Ermittlungsfehler bei der Belgischen Polizei Pleiten, Pech und Pannen nach den Terroranschlägen
Eine neue Panne der belgischen Polizei ist ans Licht gekommen: Der mutmaßliche Terrorist Salah Abdeslam soll mindestens zehn Mitglieder der Terrorgruppe "IS“ ins Land geschleust haben, so der belgische Sender VTM.
Der 26-jährige Franzose gilt als einer der Hauptverdächtigen der Anschläge von Paris vom 13. November letzten Jahres. Dabei wurden insgesamt 130 Menschen getötet. Salah Abdeslam, der im Brüsseler Stadtteil Molenbeek lebte und mittlerweile in Frankreich im Gefängnis sitzt, war auch Chauffeur für andere Terroristen.
Mit einem Mietwagen soll er Mitglieder des "IS" aus Griechenland, Ungarn und Deutschland nach Belgien gefahren haben. Die Terroristen seien gemeinsam mit Flüchtlingen aus Syrien nach Europa gekommen. Sechs von ihnen sollen an den Anschlägen von Paris gewesen sein, die anderen vier an den Brüsseler Attentaten vom März dieses Jahres, berichtet der belgische Sender VTM.
Kette von Fehlern
Zeichnet man die Arbeit der belgischen Behörden nach, wird eine Kette von Fehleinschätzungen und Versäumnissen sichtbar. Bereits im Sommer 2014 hatten die belgischen Geheimdienste Hinweise darauf, dass Salah Abdeslam gefährlich ist. Ermittler verhörten ihn Ende Februar 2015. Ein Gericht kam jedoch zu dem Ergebnis, der Franzose marokkanischer Abstammung sei "nicht bedrohlich". Es sei daher unnötig, ihn abzuhören.
Wenige Wochen später tauchte sein Name auf einer Liste potenzieller Dschihadisten des belgischen Terrorüberwachungsdienstes auf. Im Juni vergangenen Jahres wurden das Rathaus und das örtliche Polizeikommissariat von Molenbeek darüber informiert. Doch es passierte - nichts. Die Staatsanwaltschaft schloss den Fall. Ein Skandal.
Seit mindestens 20 Jahren gibt es, trotz aller Reformen, ein chronisches Problem bei Polizei und Justiz in Belgien, sagt Jean-Benoit Pilet, Politikwissenschaftler an der Freien Universität Brüssel.
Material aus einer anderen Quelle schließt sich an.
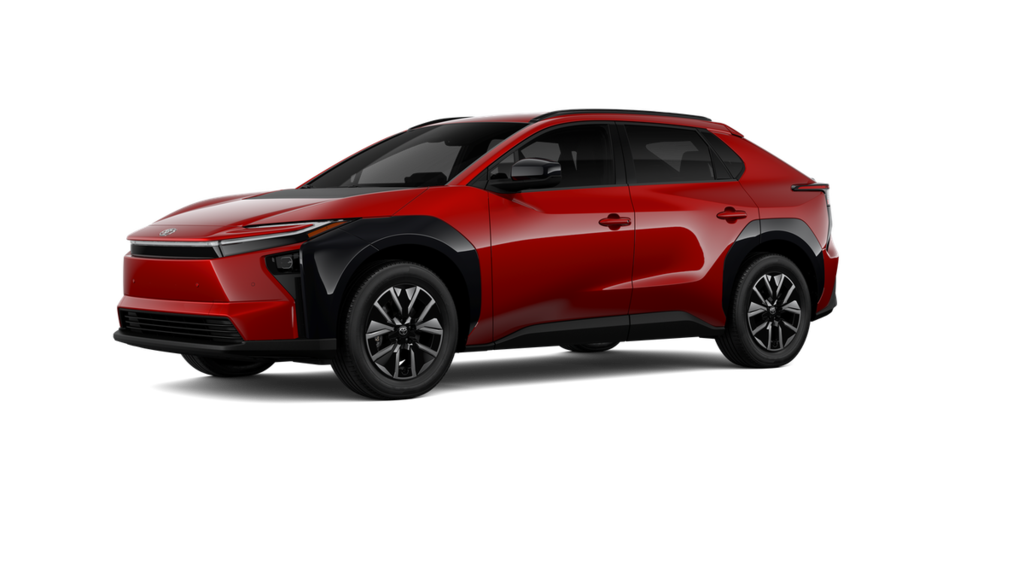 New 2027 Toyota bZ XLE AWD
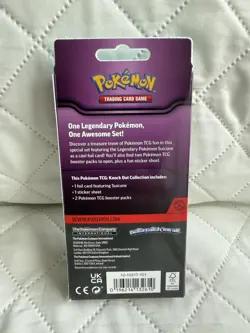 Pokemon TCG Knockout Collection 5 Box Lot Suicune Kyogre Sealed Card Packs NEW - Image 3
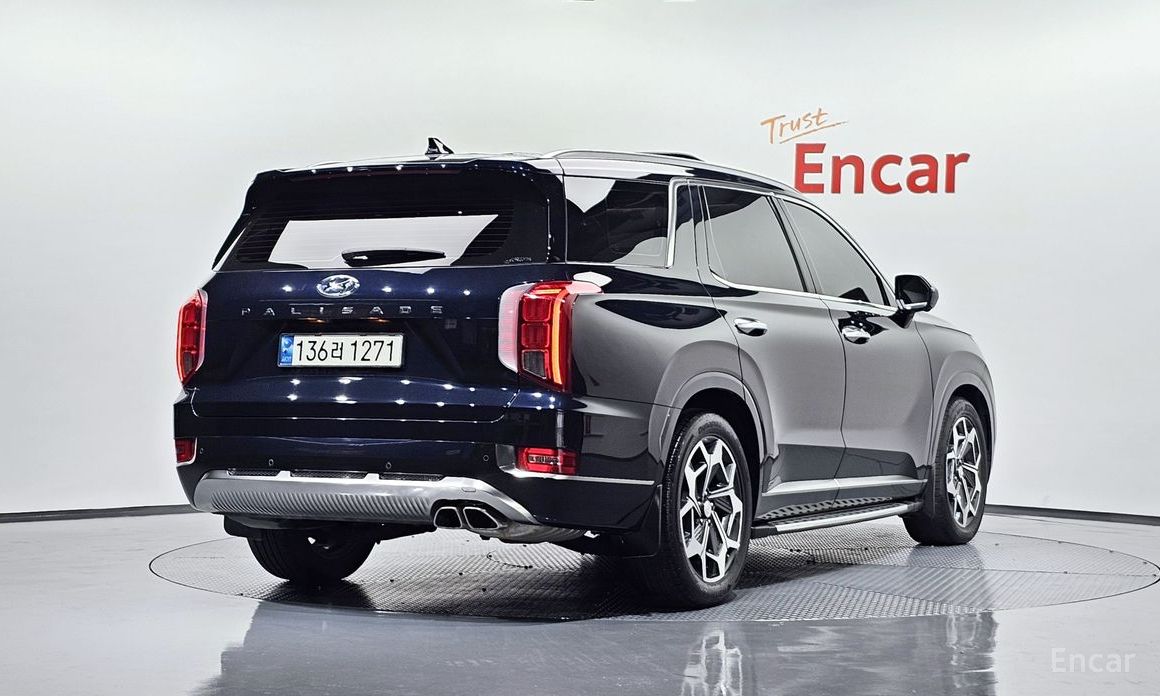Hyundai Palisade 2022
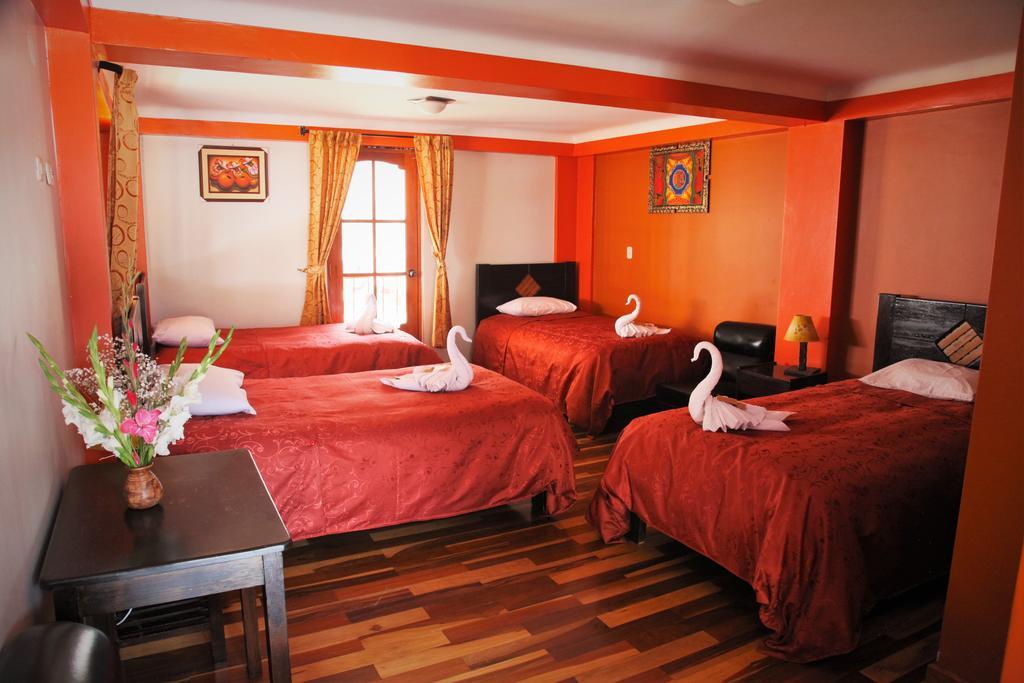 Tunupa Lodge Hotel Ollantaytambo Εξωτερικό φωτογραφία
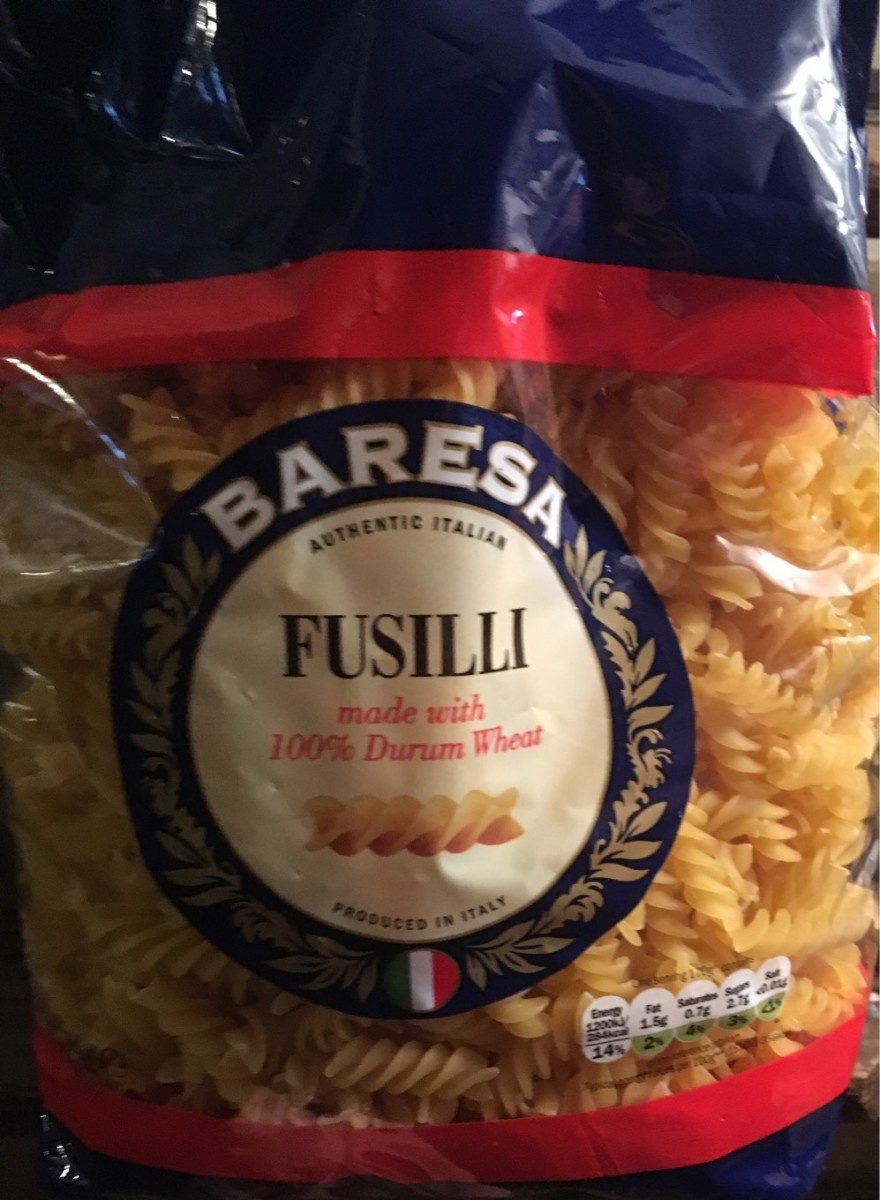 Fusilli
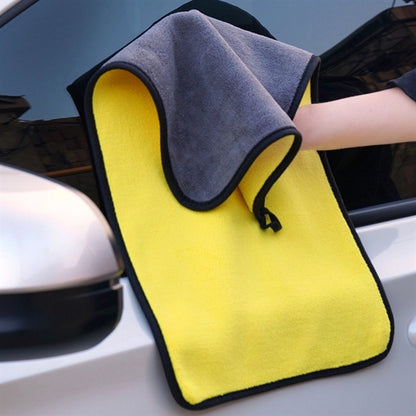 Ultrasoft Thick Car Microfiber Cleaning Towel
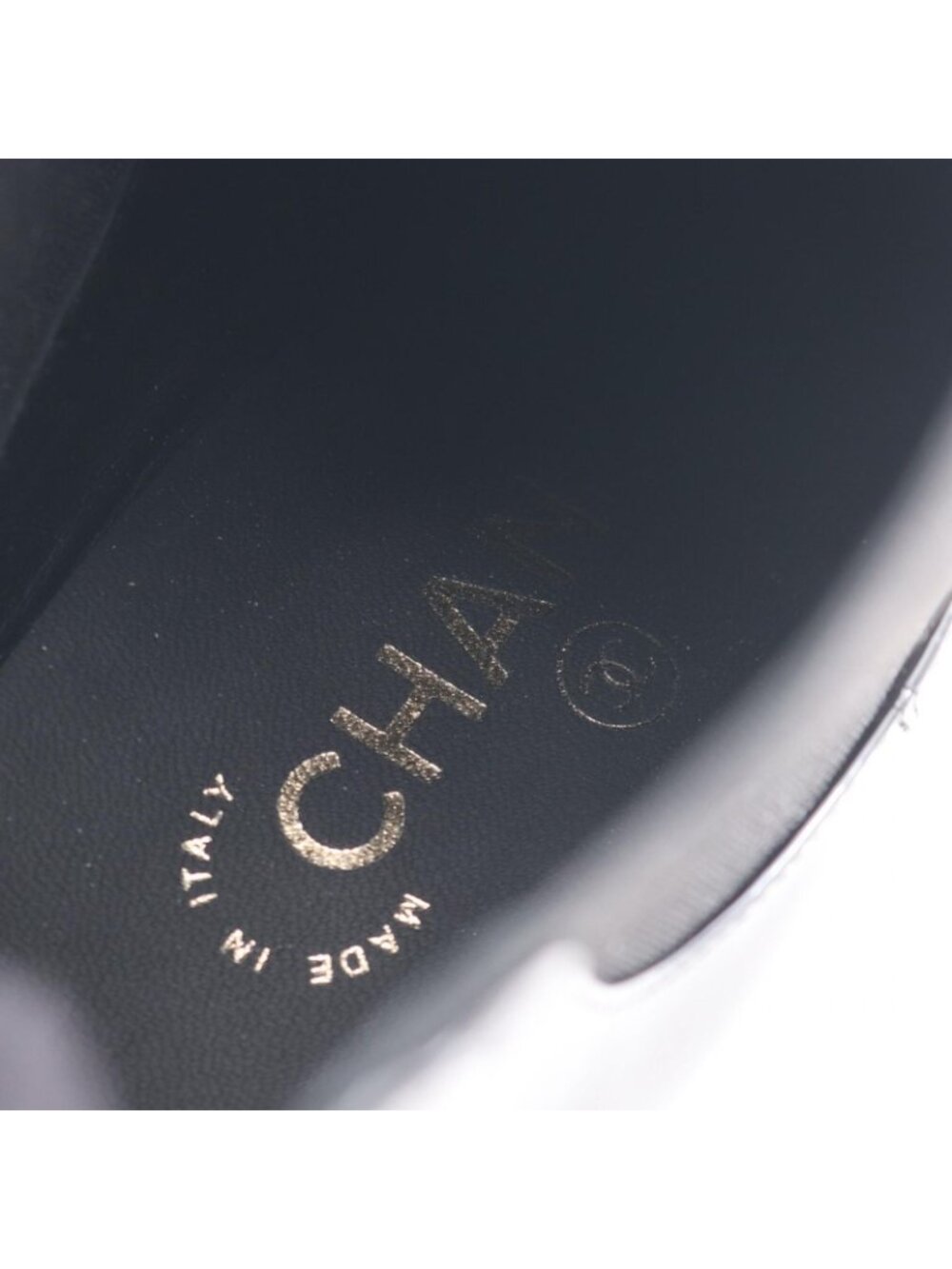 Chanel Boots Patent Leather - Picture 5 of 6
Polizisten sprechen nicht dieselbe Sprache
So gebe es in der Zusammenarbeit zwischen Justiz und Polizei Reibungsverluste. Darüber hinaus sei die Polizei zu kleinteilig organisiert. Hinzu kommen sprachliche Barrieren zwischen französisch und niederländisch. Das größte Problem sei aber die chronische Unterfinanzierung von Polizei und Justiz, so der Politikwissenschaftler Jean-Benoit Pilet.
Brisante Enthüllung
Vor wenigen Wochen kam ein brisanter Bericht ans Licht. Eine Untersuchung, die ein Kontrollgremium des belgischen Parlaments nach den Terroranschlägen von Paris erstellt hatte. Darin werden massive Versäumnisse der belgischen Polizei aufgelistet. Ermittler sollen im Vorfeld in mindestens 13 Fällen Fehler gemacht haben oder wichtigen Hinweisen nicht nachgegangen sein.
Nur die Hälfte der Fälle sei auf Personalmangel zurückzuführen. Danach sei zum Beispiel bekannt gewesen, dass sich der Salah Abdeslams Bruder Brahim, der sich später vor einer Pariser Brasserie in die Luft sprengte, Kontakt hatte zu dem mutmaßlichen Chef der Paris-Attentäter, Abdelhamid Abaaoud.
Trotz Erkenntnissen Anschläge nicht verhindert
Die Ermittler hatten laut dem Bericht auch Informationen über Bilal Hadfi, dem jüngsten Paris-Attentäter, gerade einmal 20 Jahre alt, der seinen Bombengürtel am Stade de France zündete. Beide waren Franzosen, die in Belgien lebten. Ermittler gehen seit längerem von engen Verbindungen zwischen den Anschlägen von Paris und Brüssel aus – verhindern konnten sie sie jedoch nicht.
"Die Zusammenarbeit von Polizei und Justiz in Europa funktioniert nicht!"
Jean-Benoit Pilet, Politikwissenschaftler an der Freien Universität Brüssel
Die Grenzen innerhalb Europas wurden abgeschafft, aber einen Zusammenschluss von grenzübergreifenden Polizeieinheiten gab es nicht, kritisiert Pilet.